Появление дневника следует включить в более широкий контекст формирования новых систем правдоподобия, на которых основывается доверие к романному повествованию. На протяжении XVIII века роман обзаводится разными способами самопрезентации, призванными убедить читателя в подлинности рассказа. То он является в виде рукописи, обнаруженной на чердаке или в сундуке («Робинзон Крузо» Дефо, «Жизнь Марианны» Мариво), то в виде найденной или переданной в руки издателю переписки («Новая Элоиза» Руссо, «Опасные связи» Шодерло де Лакло). Автор в таком случае предстает простым переписчиком, отрицая принадлежность его сочинения к романному жанру. Иначе говоря, роман убеждает в своей подлинности, подчеркивая спонтанность повествования, его действенный характер, поскольку перед нами (облеченные в слова) поступки персонажа, не являющегося писателем и не предполагавшего их публиковать. Многочисленные предисловия и обращения к читателю нужны именно для констатации приватной, интимной природы текста. Это отчасти объясняет столь же упорное осуждение романа, будь то при сравнении его с историей, как в случае Лангле Дюфренуа[287]

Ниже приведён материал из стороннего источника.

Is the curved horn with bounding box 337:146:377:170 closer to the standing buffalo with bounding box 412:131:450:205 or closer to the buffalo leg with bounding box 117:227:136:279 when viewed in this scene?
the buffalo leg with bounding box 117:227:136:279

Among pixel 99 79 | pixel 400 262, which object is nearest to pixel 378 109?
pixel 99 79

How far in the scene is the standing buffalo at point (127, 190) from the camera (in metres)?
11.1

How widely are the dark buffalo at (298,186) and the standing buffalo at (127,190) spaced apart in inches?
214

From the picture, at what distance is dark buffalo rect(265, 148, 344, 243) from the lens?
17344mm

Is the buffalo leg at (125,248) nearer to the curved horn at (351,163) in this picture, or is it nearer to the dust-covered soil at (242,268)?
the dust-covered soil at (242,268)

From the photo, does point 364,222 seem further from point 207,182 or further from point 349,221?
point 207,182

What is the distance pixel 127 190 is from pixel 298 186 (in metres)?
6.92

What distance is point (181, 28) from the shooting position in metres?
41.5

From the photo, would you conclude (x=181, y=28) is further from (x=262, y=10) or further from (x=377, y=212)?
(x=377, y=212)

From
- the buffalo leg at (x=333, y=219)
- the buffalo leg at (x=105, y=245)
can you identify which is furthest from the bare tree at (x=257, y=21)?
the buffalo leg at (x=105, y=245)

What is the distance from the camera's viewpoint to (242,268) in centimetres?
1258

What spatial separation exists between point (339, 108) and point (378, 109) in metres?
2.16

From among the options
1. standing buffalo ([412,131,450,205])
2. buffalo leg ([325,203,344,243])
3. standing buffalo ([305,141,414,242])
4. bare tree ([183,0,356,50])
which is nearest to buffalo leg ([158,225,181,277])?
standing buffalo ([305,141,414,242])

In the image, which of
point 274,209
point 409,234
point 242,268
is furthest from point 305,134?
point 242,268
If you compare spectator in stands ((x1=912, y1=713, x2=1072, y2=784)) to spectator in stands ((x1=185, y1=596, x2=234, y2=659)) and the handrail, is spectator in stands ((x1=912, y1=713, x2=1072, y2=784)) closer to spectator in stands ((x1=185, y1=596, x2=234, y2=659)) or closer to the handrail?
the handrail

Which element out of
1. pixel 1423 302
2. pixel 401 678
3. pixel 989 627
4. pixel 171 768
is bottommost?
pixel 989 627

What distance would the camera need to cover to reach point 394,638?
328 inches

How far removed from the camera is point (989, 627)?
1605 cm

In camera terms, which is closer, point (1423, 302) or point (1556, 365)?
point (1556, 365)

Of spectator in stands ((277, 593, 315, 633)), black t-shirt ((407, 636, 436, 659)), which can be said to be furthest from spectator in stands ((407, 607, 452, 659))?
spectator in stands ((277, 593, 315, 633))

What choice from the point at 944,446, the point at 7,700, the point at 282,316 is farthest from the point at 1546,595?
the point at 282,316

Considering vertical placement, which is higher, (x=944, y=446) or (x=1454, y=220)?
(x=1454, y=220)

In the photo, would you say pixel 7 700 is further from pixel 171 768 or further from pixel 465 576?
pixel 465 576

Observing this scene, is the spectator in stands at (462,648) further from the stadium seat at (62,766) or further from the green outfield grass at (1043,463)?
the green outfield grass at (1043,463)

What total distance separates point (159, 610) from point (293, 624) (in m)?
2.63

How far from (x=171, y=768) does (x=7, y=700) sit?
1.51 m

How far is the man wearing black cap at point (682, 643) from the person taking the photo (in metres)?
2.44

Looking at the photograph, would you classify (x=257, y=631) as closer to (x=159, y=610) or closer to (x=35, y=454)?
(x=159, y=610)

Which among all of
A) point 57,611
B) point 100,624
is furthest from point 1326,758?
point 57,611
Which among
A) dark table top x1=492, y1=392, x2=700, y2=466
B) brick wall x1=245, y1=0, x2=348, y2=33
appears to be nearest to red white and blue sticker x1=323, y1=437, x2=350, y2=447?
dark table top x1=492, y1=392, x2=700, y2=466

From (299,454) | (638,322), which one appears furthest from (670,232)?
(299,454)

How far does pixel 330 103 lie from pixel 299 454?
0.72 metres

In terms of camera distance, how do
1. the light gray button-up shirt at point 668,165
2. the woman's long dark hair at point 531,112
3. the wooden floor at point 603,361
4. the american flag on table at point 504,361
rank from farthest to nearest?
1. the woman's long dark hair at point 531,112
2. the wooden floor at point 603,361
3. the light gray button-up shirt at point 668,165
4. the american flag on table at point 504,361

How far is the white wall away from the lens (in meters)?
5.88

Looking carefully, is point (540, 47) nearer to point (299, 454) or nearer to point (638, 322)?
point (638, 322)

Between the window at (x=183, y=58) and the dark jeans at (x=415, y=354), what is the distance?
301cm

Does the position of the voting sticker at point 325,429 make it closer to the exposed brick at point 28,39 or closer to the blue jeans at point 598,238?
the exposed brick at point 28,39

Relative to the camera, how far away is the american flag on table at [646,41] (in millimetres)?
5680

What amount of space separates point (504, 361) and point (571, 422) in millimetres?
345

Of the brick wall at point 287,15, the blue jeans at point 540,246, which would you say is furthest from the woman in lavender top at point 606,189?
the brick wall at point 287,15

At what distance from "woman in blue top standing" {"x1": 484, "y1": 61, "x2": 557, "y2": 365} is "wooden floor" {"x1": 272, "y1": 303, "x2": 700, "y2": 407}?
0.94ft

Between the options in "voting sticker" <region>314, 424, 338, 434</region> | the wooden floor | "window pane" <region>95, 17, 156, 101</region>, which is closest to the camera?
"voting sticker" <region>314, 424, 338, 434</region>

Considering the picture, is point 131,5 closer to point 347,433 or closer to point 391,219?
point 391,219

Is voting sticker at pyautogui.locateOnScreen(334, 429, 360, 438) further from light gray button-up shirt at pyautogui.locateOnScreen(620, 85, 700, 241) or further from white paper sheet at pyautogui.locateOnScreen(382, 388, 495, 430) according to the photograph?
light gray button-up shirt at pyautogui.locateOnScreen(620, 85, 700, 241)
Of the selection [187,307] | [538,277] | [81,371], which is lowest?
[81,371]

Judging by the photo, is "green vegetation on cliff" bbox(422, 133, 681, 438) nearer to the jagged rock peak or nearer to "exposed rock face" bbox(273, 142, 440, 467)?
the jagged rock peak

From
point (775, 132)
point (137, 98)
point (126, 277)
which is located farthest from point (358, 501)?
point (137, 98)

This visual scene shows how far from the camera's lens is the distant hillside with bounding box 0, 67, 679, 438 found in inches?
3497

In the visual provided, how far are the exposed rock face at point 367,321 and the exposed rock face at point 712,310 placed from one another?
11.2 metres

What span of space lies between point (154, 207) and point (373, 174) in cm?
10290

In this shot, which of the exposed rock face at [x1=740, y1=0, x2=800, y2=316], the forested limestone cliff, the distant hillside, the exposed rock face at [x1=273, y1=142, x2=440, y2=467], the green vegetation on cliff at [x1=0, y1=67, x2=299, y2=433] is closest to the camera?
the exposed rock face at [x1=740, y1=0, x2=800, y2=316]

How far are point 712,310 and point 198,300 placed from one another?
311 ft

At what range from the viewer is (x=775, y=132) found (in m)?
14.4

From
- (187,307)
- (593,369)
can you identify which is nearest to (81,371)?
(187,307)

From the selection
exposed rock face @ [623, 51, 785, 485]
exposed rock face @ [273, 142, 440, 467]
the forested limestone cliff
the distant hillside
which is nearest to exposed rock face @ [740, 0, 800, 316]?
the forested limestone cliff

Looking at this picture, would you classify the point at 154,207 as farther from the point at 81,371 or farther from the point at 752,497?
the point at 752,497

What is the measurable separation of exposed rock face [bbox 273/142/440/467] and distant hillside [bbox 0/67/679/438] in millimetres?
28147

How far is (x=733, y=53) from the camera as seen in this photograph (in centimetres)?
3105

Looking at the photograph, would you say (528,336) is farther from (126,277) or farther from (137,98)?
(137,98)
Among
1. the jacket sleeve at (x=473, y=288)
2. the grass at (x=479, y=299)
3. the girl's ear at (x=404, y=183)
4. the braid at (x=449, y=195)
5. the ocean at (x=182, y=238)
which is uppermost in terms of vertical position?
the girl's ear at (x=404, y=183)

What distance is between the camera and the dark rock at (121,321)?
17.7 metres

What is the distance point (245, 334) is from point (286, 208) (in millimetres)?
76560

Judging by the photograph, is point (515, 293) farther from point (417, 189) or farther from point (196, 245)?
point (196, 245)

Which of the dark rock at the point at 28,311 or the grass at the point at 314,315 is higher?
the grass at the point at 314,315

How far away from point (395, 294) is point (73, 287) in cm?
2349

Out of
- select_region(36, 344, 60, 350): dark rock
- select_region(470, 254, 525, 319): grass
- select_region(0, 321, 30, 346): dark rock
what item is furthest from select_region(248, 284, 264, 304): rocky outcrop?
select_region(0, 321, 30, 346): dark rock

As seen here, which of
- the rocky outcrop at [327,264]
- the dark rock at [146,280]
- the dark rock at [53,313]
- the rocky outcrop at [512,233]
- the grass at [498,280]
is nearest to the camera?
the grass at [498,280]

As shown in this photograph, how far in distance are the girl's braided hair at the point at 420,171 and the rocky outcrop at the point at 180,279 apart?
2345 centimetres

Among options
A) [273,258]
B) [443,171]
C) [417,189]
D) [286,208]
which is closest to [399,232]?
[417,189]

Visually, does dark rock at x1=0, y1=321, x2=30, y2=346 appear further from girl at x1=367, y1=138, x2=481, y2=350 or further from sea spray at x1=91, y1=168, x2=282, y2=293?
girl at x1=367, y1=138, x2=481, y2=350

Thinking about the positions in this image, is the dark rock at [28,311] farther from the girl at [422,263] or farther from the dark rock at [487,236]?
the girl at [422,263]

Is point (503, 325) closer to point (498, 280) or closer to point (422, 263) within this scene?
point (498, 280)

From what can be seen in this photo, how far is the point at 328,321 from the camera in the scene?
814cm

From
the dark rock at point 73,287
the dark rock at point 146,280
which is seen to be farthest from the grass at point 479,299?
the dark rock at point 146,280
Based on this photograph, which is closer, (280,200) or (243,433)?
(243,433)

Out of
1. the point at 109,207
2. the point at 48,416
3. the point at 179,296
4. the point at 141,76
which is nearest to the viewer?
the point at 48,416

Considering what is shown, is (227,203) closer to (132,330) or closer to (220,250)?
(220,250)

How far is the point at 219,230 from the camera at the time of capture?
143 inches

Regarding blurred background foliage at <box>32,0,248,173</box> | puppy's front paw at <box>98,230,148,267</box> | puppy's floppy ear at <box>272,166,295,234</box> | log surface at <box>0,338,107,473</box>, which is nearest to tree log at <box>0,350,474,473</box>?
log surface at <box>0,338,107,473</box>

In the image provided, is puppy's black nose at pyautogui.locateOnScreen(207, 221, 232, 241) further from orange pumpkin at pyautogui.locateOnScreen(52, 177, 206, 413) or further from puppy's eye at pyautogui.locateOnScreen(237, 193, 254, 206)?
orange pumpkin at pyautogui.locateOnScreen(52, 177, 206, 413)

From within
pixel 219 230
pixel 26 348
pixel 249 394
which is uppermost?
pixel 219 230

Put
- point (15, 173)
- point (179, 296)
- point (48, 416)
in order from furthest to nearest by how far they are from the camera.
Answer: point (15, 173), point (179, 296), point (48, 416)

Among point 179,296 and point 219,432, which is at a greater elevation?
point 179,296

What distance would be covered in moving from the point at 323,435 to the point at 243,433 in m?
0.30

, или из–за развращающего воздействия, которые он якобы оказывает на слабые умы, вполне верящие в эти россказни.Та же тенденция приводит к умножению повествований от первого лица, число которых, как показал Рене Деморис, возрастает с конца XVII века. Этот факт можно рассматривать с точки зрения политики, пытаясь понять, какую роль в идеологических столкновениях эпохи играет такой перенос акцента на говорящего субъекта (пускай в виде романного персонажа). Однако нас интересует апроприация романным персонажем новой повествовательной техники, становящейся залогом правдоподобия. Мы воспринимаем рассказ о судьбе персонажа как подлинный в силу того, что он излагается от первого лица, с соответствующими речевыми характеристиками. Таким образом, залогом подлинности сказанного становится то, что находится за пределами публичности, — интимная, приватная сфера. Это позволяет по- новому взглянуть на популярность романов от первого лица. Без сомнения, в ней можно видеть самоутверждение личности, созвучное новой идеологии возвышения личных достоинств и дарований. Но помимо этого, тут надо различать и тенденцию к индивидуализации истины: эффект правдоподобия зависит от интимного признания, даруемого читателем тому, кто держит перо. Это объясняет успех плутовских романов, будь то в переводах («Жизнеописание Гусмана де Альфараче», «Плутовка Хустина», «Жизнеописание Бускона»: последняя книга в «народном» варианте попала в репертуар «Синей библиотеки», о чем писал Роже Шартье) или в подражаниях и адаптациях, мода на которые начинается с «Истории Жиль Бласа из Сантильяны» Лесажа. Возникает вопрос: не связаны ли народные адаптации романа от первого лица с тем, что он формально близок к устному жанру, поскольку такого типа повествование создает иллюзию непосредственного общения, вне привычного культурного посредничества?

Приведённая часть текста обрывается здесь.